## Texte à lire
Avant toute chose, il faut tenter de calmer le feu passionné qui sommeille dans chaque petit Blériot : il est encore aujourd’hui strictement impossible de se prononcer sur la chance éventuelle de voir garer un tel engin sur un tarmac (on en reparlera éventuellement dans une dizaine d’années). Cependant, toutes les données issues de ce projet proviennent d’un dépôt de brevet effectué par Airbus le 14 juillet 2015 aux Etats-Unis. En effet, la société européenne, qui a titré son brevet en les termes de « véhicule aérien ultra-rapide et méthode associée pour le transport aérien », explique l’avion envisagé ainsi que les technologies qui le composent. Dans un premier temps, le prototype (cf. image ci-dessus) embarque quatre moteurs-propulseurs et son fuselage inclue une aile delta gothique. Le brevet met ainsi en exergue un engin qui pourrait atteindre Mach 4.5. Pour information, le Concorde faisait le trajet Londres-New York en environ 3 heures. Une telle vitesse du prototype réduirait le trajet à une heure par l’atteinte d’une vitesse maximale de 5500 km/h.

Le brevet explicite également d’autres caractéristiques intéressantes. En outre, le prototype pourra accueillir une bonne vingtaine de personnes avec des rangées de quatre sièges : on est donc loin du gros porteur pour se concentrer dans cet esprit traditionnel « concordien » qui lui a malheureusement valu sa perte. Le projet s’attarde également sur une caractéristique intéressante : le souhait d’atténuer le bruit provoqué par le passage du mur du son (ou lorsque la vitesse dépasse Mach 1). Pour ce faire, Airbus décrit un plan de vol assez novateur pour un avion de transport de personnes, soit un décollage vertical avec un vol de croisière en altitude normale et une redescente vers le lieu d’atterrissage. Avec un tel plan de vol et à une telle vitesse, on espère déjà qu’ils ont pensé à une manière d’accrocher les tartes flambées …

Performances excellentes, rentabilité catastrophique ?

A supposer qu’un tel engin arrive sur le marché, quel serait son impact tant sur l’économie du transport aérien des personnes que sur celle du numérique ? D’une part, il est à noter que le brevet semble revêtir une configuration économique à celle qu’avait le concorde, à savoir un faible nombre de places au profit d’un billet à coût certainement bien plus élevé. Actuellement, un billet entre Londres et New-York coûte environ 900 euros en moyenne. Si l’on suit une logique économique basée sur le nombre de places disponibles pour rentabiliser le vol de l’appareil, un avion disons « standard » (prenons un airbus A320 par exemple) dispose de 200 places. Avec 20 places inclues dans le prototype, vous multipliez donc le prix par 10 ce qui vous donne un billet à … 9000 euros, quand même ! Le marché parait donc extrêmement restreint, car même l’homme d’affaires qui doit être en urgence de l’autre côté de l’Atlantique ne débourserait certainement pas une telle somme. Ainsi, même si le brevet prévoit une application militaire du projet, on peut se demander si la logique économique est viable. Si EADS souhaite le concrétiser, il peut également le faire dans une pure logique (également concordienne) de pure démonstration technologique quand bien même l’engin coûterait bien plus qu’il ne rapporte.

## Tâches à réaliser
A. D'après le texte sur l'avion d'Airbus, à quelle date Airbus a-t-il déposé son brevet aux États-Unis ?
B. Renvoyez le passage du texte sur l'avion d'Airbus qui commence à « Le brevet explicite » et se termine à « excellentes, rentabilité catastrophique ? ».
C. Quelles valeurs de vitesse le texte sur l'avion d'Airbus mentionne-t-il ? Donnez-les toutes.
Les items qui suivent constituent un matériau à part, indépendant du texte.

(Questions spatiales sur des scènes)
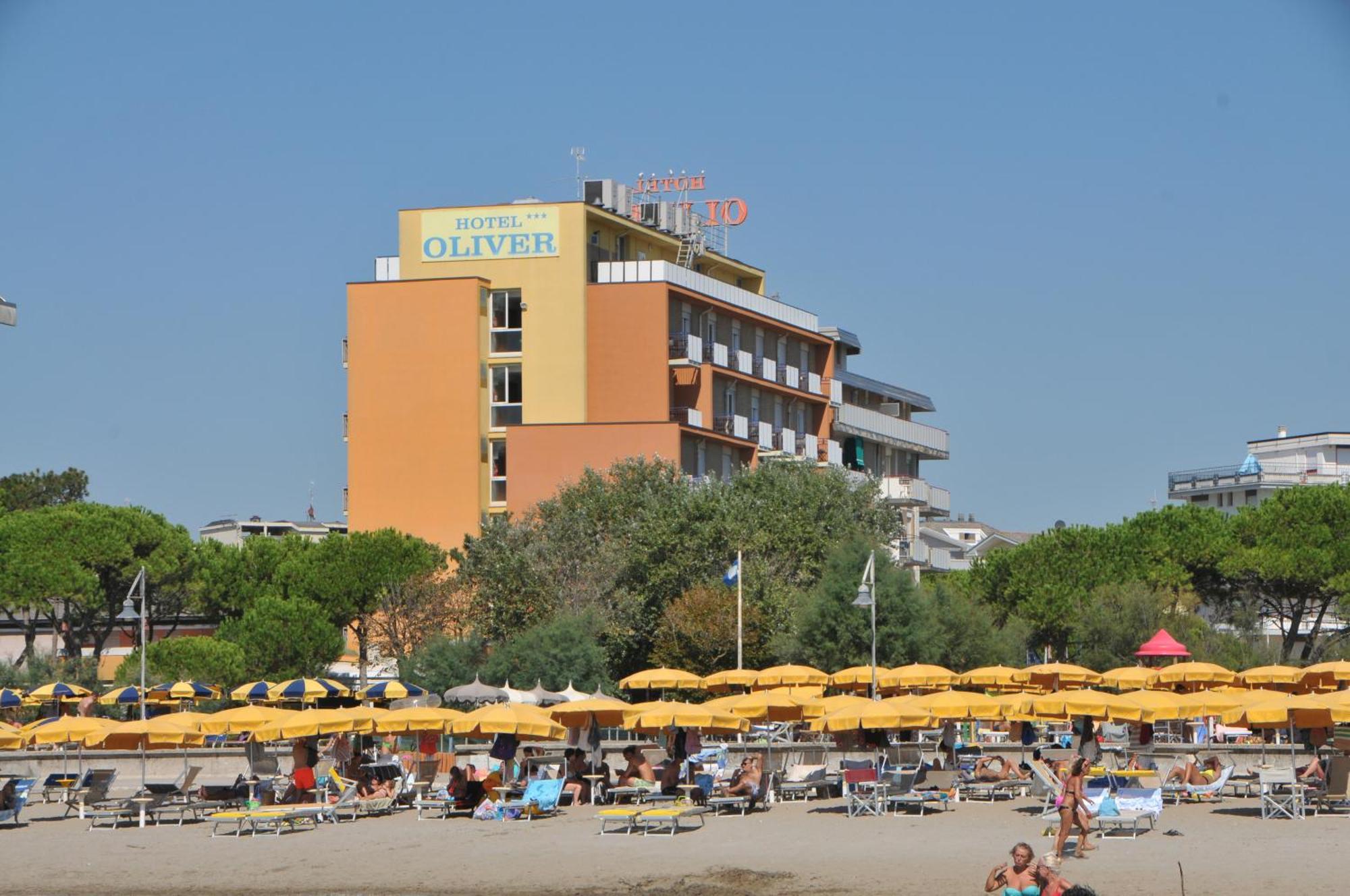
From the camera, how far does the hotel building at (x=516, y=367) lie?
2874 inches

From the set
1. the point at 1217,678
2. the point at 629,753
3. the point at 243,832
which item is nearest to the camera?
the point at 243,832

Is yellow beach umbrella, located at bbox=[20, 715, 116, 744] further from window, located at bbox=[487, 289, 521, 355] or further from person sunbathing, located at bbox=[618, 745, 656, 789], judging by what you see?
window, located at bbox=[487, 289, 521, 355]

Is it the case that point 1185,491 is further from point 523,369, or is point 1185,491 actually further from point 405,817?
point 405,817

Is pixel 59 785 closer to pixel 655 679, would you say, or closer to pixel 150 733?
pixel 150 733

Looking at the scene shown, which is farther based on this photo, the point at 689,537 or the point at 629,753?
the point at 689,537

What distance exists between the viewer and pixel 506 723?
30453mm

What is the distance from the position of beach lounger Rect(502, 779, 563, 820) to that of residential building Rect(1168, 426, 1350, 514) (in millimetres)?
112143

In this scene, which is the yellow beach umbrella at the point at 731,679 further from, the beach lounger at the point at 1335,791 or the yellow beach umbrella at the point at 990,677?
the beach lounger at the point at 1335,791

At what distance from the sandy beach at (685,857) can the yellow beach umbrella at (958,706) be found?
1576 millimetres

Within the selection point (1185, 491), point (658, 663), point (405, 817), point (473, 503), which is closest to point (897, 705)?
point (405, 817)

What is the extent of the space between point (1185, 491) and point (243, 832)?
124 metres

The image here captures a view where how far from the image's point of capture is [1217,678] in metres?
43.1

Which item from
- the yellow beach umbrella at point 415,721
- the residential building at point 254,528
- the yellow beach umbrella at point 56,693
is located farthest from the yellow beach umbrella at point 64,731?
the residential building at point 254,528

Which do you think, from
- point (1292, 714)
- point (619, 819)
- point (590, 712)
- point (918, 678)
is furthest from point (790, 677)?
point (1292, 714)
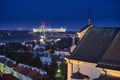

## Réponses fournies
A. Le 14 juillet 2015.

B.
Le brevet explicite également d’autres caractéristiques intéressantes. En outre, le prototype pourra accueillir une bonne vingtaine de personnes avec des rangées de quatre sièges : on est donc loin du gros porteur pour se concentrer dans cet esprit traditionnel « concordien » qui lui a malheureusement valu sa perte. Le projet s’attarde également sur une caractéristique intéressante : le souhait d’atténuer le bruit provoqué par le passage du mur du son (ou lorsque la vitesse dépasse Mach 1). Pour ce faire, Airbus décrit un plan de vol assez novateur pour un avion de transport de personnes, soit un décollage vertical avec un vol de croisière en altitude normale et une redescente vers le lieu d’atterrissage. Avec un tel plan de vol et à une telle vitesse, on espère déjà qu’ils ont pensé à une manière d’accrocher les tartes flambées …

Performances excellentes, rentabilité catastrophique ?

C.
Mach 4.5
5500 km/h
Mach 1